Over the past decade, several FELTs with time scales and brightnesses have been discovered that are not easily explainable with conventional supernova models. And only a few FELTs have been seen in heavenly surveys because they are so short. Unlike Kepler, which collects data about a celestial area every 30 minutes, most other telescopes look every few days.

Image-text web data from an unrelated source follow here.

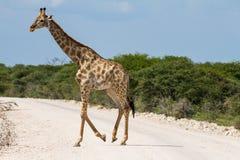 Дорога гравия скрещивания жирафа Стоковая Фотография RF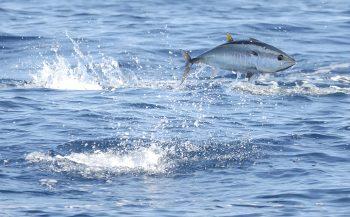Taggen blauwvintonijnen in Noordzee gestart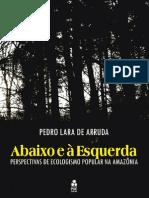 Abaixo e à Esquerda - Pedro Lara de Arruda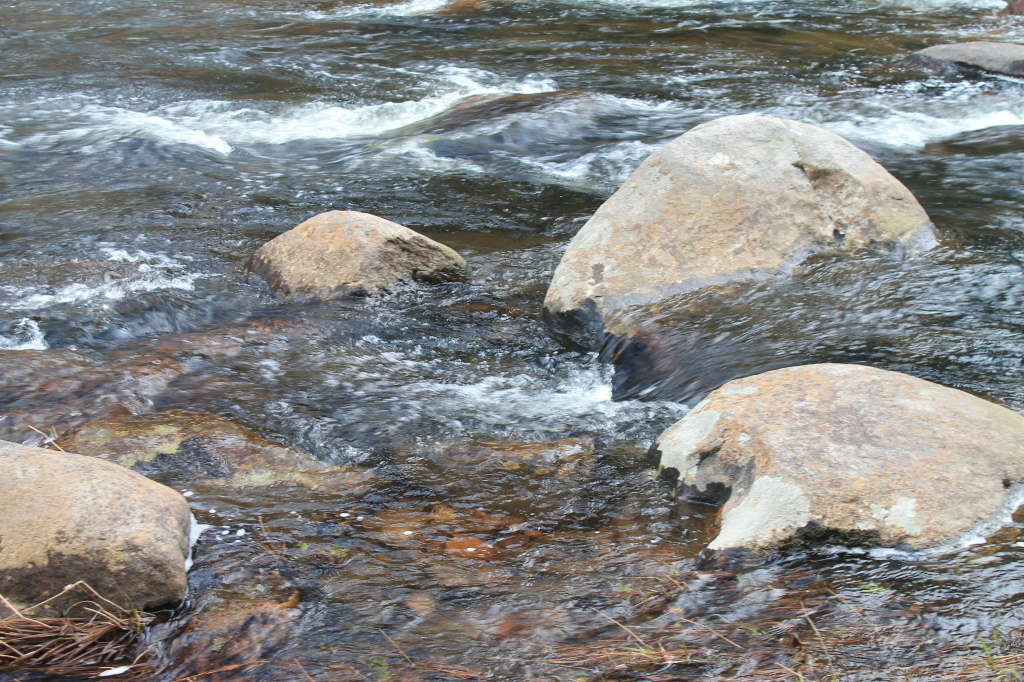 Photo: Stones in East Stony Creek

Therefore, they often slip undetected or with only one or two measurements, which makes it difficult to understand the physics of these explosions.
In the absence of further data, there were a number of theories to explain FELTs: the afterglow of a gamma-ray burst, a supernova amplified by a magnetar (neutron star with a strong magnetic field), or a failed supernova of the Ia type.
Then came Kepler with his precise, continuous measurements that allowed astronomers to record more details of the FELT event. "We have an impressive light curve," said Armin Rest of the Space Telescope Science Institute, Baltimore, Maryland. "We were able to limit the mechanism and properties of the explosion, we could exclude alternative theories and come to explain the dense shell model, which is a new way for massive stars to die and distribute matter into space."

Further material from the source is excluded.